Margin lenders hit with double whammy

John Phillips
Margin lending clients are being hit from both directions, with not only falling stock prices causing concern, but also the upward trend in margin lending rates, which is outpacing official cash rate increases as increased funding costs bite and lending cash to buy stock becomes perceived as a greater risk.

CommSec Margin Lending increased its variable rate by 15 points in December to 9.65 per cent, after 25 point rises in August and November, which were in line with the Reserve Bank.

The CommSec three-, six-, nine- and 12-month fixed margin lending rates moved 20 points in August, which was followed by a 55 point November jump to 9.5 per cent.

Two- and three-year fixed margins have increased by 90 points since August to 9.65 per cent.
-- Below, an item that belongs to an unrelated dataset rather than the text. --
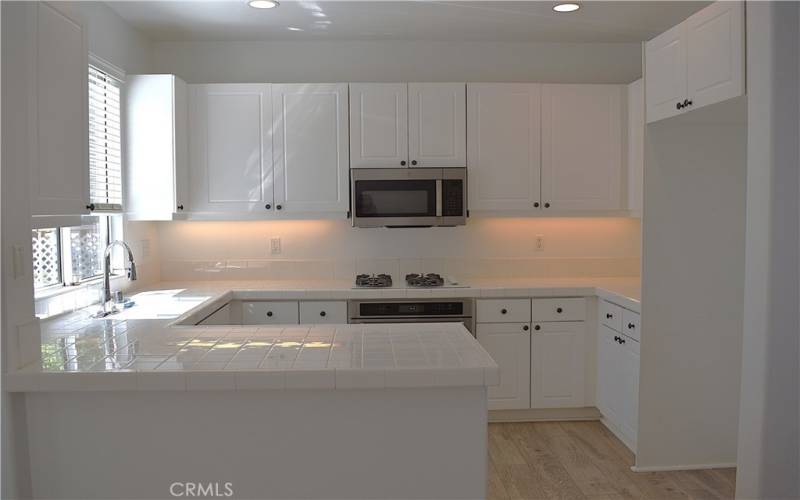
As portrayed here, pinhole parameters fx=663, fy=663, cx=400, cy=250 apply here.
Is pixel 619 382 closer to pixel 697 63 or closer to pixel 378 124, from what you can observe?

The Macquarie Margin Loan variable increased 25 points in August and November, with a 20 point rise added in September, with the current rate 9.85 per cent for a minimum investment of $20,000.

BT Margin Lending Online variable rates are up 70 points since August to 9.65 per cent, with 3-, 6- and 9-month fixed rates up 70 points to 9.5 per cent, with the 12-month rate up slightly less at 65 points, bringing the current rate to 9.45 per cent. The minimum loan is $20,000.

St George bank is following the more is less strategy, viewing the larger margin loan as the less risk, with the $500,000 and up bracket increasing 65 points since August to 9.25 per cent.

The $250,000 to $500,000 bracket is charged at a 25 point discount after rising 65 points over the same period to 9.5 per cent.

The $20,000 to $250,000 bracket followed the 65 point trend increase, but is currently 50 points more expensive than the top bracket at 9.75 per cent.

Interest rate data and changes are sourced from InfoChoice.